The thing about copyright law is: it was created to prevent people from using other people's works, and selling it as their own or making a profit off it in some other way. In short: it was created to make sure that the only person allowed to sell content was the original creator.
Because physical copying was hard, this made sure that content-creators had a fairly secure income from selling their content. These days copying is easy though, so now the "offenders" are often the people that may or may not have bought the content, but managed to get a free copy now. This (arguably) leads to lost sales.

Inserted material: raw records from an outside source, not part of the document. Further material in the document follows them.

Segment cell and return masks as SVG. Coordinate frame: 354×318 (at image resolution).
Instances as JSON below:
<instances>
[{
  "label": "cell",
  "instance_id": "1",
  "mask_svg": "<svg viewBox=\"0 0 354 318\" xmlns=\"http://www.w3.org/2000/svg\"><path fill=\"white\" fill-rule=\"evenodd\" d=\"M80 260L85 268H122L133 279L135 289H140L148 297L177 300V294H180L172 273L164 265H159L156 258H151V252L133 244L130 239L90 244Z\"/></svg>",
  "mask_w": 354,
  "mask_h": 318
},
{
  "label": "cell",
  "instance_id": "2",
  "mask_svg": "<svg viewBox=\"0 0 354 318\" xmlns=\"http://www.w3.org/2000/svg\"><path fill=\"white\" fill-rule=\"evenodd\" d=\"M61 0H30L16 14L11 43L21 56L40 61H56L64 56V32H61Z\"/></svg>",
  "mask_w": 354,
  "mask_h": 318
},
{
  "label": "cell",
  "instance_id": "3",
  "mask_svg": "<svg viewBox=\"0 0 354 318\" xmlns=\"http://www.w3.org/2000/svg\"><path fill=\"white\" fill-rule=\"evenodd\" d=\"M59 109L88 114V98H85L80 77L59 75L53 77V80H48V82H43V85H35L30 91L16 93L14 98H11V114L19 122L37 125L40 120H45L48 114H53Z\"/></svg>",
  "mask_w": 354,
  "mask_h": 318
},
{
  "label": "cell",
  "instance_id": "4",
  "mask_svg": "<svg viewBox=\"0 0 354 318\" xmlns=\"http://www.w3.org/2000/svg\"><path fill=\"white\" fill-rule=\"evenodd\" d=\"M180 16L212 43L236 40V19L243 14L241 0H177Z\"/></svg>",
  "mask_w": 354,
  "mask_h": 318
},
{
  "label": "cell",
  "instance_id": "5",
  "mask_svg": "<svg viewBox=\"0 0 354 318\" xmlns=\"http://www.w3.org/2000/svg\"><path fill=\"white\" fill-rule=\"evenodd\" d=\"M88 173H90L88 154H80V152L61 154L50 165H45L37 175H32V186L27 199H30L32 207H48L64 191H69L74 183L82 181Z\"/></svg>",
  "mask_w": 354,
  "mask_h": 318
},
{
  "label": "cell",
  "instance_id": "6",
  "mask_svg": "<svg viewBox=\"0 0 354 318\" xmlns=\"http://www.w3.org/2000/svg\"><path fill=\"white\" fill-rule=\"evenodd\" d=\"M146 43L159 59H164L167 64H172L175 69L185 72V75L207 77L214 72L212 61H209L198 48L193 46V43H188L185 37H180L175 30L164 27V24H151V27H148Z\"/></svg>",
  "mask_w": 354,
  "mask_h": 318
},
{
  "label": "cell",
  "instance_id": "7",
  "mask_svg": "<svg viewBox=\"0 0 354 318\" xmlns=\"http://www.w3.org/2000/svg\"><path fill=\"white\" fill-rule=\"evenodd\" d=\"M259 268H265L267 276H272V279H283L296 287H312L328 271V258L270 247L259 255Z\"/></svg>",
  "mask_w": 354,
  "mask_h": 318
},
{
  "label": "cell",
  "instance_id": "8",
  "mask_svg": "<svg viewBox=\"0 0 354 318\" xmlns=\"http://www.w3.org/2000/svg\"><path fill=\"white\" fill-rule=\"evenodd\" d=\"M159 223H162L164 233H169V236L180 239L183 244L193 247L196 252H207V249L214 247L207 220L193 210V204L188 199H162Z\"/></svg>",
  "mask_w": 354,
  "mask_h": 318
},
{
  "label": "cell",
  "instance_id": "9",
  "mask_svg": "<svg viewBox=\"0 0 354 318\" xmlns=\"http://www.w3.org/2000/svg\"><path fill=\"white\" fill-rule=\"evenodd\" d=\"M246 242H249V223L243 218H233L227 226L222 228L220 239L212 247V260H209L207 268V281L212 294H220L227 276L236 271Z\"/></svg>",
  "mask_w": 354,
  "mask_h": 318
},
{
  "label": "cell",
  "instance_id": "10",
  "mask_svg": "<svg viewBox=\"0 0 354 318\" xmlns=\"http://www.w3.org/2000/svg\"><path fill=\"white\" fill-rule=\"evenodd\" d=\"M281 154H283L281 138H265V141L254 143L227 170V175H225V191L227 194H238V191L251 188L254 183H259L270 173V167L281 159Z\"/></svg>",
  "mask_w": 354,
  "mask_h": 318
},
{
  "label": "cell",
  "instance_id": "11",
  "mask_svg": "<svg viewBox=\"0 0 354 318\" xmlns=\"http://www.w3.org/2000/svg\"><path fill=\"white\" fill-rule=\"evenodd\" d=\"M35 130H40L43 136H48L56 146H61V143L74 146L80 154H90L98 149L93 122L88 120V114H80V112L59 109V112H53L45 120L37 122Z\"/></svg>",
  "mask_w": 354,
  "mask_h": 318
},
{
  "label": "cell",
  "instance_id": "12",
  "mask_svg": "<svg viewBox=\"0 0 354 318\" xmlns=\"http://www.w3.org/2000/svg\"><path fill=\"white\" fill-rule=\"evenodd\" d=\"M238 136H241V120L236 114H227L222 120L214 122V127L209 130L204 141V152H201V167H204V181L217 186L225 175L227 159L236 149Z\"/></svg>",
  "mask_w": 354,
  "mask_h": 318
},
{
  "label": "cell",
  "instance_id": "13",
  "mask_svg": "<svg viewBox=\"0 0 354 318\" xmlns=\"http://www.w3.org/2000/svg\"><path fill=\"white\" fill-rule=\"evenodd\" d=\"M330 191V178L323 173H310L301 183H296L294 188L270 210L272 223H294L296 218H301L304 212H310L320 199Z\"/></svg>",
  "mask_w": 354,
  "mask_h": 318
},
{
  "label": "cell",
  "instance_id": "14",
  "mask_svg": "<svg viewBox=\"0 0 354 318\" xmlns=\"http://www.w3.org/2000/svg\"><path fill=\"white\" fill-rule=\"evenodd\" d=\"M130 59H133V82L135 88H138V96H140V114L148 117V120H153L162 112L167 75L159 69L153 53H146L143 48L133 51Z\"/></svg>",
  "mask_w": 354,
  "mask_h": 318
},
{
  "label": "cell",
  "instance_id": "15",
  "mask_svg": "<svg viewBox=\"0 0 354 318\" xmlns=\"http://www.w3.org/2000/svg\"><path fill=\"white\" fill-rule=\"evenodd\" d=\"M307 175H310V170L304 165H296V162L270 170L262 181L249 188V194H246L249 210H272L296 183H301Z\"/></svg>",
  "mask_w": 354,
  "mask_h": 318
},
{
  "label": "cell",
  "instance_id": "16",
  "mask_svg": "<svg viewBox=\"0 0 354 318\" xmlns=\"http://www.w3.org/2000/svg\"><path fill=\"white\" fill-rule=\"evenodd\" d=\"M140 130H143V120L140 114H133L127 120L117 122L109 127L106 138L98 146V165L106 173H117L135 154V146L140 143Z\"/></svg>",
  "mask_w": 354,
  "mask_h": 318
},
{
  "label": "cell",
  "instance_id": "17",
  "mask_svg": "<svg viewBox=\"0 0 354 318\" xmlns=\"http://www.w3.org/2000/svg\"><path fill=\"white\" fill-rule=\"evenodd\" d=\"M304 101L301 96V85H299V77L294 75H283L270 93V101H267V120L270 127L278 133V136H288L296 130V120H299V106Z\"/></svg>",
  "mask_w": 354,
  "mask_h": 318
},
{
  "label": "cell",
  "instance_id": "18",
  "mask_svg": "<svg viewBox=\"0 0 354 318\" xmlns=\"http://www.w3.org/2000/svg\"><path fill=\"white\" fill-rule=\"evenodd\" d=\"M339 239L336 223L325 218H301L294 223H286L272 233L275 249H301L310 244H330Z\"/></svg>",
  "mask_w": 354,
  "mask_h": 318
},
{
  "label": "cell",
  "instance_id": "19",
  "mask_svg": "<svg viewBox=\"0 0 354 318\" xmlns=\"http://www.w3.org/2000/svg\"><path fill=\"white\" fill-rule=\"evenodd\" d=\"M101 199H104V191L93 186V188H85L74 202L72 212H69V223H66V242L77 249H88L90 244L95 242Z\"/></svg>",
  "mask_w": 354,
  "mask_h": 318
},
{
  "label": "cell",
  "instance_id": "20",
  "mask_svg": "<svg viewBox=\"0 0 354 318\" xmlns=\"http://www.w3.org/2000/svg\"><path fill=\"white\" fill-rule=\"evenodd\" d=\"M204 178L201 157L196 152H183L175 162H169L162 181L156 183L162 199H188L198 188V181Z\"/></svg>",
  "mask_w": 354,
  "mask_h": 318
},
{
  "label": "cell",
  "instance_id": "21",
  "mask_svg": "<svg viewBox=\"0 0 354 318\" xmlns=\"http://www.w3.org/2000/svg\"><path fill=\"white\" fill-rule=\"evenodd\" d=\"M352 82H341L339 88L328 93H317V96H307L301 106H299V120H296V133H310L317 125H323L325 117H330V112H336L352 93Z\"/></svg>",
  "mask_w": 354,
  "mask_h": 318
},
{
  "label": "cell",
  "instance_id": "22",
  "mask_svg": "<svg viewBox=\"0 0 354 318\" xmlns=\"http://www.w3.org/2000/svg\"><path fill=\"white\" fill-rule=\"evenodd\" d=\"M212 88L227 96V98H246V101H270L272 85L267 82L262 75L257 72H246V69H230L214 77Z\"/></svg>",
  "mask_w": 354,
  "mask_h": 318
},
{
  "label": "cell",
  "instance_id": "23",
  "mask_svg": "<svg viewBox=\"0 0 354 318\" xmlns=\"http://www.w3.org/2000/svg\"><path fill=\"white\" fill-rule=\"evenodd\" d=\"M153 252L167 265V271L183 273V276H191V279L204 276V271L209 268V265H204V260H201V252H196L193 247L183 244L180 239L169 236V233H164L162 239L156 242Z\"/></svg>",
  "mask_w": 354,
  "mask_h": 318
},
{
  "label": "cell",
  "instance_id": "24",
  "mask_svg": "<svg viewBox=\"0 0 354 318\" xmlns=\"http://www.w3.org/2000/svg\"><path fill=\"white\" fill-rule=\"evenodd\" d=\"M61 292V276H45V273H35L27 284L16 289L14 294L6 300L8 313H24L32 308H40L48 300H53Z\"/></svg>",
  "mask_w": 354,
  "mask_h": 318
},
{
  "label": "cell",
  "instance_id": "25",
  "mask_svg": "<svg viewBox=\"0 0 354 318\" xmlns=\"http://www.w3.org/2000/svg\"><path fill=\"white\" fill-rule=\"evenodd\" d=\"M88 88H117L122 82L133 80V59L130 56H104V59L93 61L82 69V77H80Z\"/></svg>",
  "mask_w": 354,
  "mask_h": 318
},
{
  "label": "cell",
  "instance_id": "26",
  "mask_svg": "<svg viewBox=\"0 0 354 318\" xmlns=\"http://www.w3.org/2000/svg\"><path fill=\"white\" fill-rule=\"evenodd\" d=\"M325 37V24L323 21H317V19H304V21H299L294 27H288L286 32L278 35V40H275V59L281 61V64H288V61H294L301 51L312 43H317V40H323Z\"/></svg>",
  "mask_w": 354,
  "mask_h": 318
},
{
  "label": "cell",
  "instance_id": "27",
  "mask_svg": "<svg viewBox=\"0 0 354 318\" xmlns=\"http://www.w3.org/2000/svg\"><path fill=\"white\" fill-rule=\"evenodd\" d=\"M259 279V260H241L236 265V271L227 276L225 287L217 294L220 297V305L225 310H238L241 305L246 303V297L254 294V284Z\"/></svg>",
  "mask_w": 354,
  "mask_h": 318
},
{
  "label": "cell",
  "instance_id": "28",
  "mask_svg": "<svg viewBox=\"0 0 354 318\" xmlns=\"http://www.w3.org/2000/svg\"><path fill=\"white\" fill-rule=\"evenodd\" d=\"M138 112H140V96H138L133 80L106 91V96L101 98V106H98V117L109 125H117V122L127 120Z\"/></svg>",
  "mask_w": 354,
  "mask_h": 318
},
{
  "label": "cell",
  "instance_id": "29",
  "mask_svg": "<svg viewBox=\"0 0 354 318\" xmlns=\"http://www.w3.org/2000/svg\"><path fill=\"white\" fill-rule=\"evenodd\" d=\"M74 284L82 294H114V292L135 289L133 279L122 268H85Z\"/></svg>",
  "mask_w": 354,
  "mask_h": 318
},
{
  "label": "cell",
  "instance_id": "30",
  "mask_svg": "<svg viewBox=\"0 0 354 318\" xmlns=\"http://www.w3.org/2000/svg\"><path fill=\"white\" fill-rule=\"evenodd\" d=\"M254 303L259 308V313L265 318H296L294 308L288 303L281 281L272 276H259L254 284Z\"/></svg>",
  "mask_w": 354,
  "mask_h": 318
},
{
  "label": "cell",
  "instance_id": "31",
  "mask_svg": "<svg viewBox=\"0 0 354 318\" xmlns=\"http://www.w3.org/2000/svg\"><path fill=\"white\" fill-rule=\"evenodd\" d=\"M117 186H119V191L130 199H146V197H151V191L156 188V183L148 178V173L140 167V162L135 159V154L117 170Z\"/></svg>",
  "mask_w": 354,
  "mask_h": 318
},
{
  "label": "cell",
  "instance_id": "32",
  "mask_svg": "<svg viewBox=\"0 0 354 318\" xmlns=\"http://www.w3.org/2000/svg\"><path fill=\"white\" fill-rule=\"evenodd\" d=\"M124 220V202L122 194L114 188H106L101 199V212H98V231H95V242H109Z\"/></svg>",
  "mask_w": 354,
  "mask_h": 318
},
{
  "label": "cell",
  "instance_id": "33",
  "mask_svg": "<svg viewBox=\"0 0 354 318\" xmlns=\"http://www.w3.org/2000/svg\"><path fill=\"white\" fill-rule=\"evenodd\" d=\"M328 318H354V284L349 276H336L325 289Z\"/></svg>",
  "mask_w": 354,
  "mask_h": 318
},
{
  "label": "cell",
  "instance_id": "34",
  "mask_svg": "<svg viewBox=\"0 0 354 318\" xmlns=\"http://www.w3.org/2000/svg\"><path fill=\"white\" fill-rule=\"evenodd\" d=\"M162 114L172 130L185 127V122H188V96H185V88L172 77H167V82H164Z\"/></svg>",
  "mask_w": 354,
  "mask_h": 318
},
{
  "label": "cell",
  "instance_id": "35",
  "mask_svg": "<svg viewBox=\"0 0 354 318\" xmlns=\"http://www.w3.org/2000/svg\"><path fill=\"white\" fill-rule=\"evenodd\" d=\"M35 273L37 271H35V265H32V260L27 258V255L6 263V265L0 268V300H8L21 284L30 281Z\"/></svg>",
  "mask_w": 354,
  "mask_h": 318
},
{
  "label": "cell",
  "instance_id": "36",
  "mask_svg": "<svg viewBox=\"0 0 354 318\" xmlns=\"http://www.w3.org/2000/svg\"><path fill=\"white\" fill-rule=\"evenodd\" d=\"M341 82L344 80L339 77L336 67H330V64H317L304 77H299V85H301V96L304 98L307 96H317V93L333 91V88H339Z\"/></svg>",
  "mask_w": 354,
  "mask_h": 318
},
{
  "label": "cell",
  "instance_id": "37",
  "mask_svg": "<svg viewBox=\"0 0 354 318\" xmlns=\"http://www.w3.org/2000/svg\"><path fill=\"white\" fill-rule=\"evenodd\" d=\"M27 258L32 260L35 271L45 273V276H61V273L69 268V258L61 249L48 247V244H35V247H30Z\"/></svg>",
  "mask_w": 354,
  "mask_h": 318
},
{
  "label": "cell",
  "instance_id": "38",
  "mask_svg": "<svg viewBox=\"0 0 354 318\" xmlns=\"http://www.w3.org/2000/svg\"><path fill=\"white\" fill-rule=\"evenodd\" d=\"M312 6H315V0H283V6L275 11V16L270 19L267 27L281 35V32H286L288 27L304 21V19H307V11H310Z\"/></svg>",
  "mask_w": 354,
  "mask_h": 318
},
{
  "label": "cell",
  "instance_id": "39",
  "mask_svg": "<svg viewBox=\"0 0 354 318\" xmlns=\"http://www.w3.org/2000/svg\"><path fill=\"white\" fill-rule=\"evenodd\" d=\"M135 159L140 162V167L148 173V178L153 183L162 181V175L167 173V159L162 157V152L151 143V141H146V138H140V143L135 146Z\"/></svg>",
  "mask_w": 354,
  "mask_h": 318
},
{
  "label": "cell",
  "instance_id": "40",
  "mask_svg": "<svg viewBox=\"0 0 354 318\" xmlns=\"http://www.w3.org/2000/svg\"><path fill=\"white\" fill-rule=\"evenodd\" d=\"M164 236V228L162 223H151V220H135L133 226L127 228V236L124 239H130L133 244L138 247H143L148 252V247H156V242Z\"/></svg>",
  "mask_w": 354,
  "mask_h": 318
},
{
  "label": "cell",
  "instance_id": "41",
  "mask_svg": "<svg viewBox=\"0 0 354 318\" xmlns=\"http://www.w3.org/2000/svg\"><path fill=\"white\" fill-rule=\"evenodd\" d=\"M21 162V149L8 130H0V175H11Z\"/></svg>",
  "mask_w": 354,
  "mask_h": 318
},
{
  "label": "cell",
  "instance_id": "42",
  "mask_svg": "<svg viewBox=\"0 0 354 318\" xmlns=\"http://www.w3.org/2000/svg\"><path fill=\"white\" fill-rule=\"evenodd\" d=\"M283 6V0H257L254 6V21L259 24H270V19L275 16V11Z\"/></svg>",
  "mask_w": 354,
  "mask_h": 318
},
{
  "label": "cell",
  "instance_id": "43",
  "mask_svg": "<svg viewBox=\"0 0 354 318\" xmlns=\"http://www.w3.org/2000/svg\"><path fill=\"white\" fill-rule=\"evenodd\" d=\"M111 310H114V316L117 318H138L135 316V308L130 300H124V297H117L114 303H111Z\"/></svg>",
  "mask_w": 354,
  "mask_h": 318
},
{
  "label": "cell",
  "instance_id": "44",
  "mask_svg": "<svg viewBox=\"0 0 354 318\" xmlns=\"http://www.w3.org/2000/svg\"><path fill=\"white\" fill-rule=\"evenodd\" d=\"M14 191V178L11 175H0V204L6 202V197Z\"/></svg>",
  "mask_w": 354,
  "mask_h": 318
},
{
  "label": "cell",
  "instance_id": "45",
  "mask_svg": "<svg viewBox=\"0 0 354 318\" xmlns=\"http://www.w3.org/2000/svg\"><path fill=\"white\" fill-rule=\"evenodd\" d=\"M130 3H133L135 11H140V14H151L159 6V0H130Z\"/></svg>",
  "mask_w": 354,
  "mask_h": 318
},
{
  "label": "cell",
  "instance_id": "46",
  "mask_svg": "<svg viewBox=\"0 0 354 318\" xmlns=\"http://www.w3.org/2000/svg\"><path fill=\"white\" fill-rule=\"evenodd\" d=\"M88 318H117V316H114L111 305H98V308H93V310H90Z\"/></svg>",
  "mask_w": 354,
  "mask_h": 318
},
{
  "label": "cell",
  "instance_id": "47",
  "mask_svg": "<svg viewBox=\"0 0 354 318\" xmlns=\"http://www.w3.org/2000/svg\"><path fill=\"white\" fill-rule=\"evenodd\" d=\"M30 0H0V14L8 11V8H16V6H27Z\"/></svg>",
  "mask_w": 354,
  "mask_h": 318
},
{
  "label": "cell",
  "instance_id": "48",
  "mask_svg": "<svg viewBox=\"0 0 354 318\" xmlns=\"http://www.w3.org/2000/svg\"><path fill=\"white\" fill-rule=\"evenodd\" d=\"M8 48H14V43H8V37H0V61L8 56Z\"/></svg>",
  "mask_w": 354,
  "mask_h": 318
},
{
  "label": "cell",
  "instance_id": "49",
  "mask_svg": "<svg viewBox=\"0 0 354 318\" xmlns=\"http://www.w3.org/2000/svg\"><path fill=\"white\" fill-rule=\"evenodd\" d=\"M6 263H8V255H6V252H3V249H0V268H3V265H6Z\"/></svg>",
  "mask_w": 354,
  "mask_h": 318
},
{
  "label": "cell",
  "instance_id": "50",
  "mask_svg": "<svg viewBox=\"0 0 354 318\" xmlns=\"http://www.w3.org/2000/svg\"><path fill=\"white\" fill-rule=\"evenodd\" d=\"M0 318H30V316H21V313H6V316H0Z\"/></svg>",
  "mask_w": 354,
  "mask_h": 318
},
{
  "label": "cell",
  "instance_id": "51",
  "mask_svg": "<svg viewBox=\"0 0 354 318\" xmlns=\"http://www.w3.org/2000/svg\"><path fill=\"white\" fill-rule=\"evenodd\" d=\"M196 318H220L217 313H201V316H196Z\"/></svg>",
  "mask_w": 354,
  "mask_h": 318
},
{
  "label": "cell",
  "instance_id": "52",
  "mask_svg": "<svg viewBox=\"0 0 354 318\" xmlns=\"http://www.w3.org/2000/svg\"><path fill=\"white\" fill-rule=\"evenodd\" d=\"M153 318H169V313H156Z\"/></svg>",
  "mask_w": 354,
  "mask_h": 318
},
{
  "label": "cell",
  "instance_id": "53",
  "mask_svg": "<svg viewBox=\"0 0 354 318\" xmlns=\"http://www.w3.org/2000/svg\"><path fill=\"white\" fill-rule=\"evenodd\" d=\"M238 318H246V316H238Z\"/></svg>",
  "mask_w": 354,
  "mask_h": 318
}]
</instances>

This is not what copyright was created to prevent though. In fact, if I write a scathing review of your work, saying it sucks and that every time someone buys it, God kills a kitten, I am probably costing you sales too. I am costing you money in exactly the same way that I would be if I was sharing your stuff. In fact, if I shared it people might conclude on their own that it is worth buying anyway, where as if they believe my review they will never buy it.
In short: people burning content to CD's and selling them: still very easily procecutable. In fact, they probably suffered the most from file sharing since that market just dried up. Why buy a knock-off now?
Customers sharing files? Maybe morally wrong, but unenforcable. Yes, it's sad, but with the advent of digital technology content creators lost an avenue of possible income. It's what happens though, and other ways have sprung up. It also created new ways to reach your customers, and provide a more personalized experience.
The world is changing, and those that don't change with it get left behind.